— Start Source document —

An Introduction to Travel as Education

 When it comes to the topic of traveling with children, there’s a general air of misconception and misunderstanding surrounding education and schooling on the road. Long-term traveling families are undoubtedly familiar with the looks that cycle from confused, to concerned, to disapproving from people who simply don’t get it.

In this article, I will go over different methods of learning on the go, the merits of combining travel with education, and some of my thoughts on the questions that alternatively minded parents have grown accustomed to hearing over the years.

An Introduction to Travel as Education:

The Methodologies
There are plenty of different ways that traveling parents choose to educate or support their children abroad, and all of them are valid. Some families take comfort in having more structure, while others are fine with flexibility and spontaneity in regards to learning opportunities. Below are 3 main styles that I have identified, however, it’s important to note that there are as many unique educational styles in the world as there are individual families.

— End Source document —
— Start Dataset content —

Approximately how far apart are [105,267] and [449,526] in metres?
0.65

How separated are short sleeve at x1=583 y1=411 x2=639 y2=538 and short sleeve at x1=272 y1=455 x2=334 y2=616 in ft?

— End Dataset content —

Task instructions:
Could you write out the stretch of the travel-as-education article from "In this article, I" through "over the years." again, substituting "caregivers" for "parents"?

Expected answer:
In this article, I will go over different methods of learning on the go, the merits of combining travel with education, and some of my thoughts on the questions that alternatively minded caregivers have grown accustomed to hearing over the years.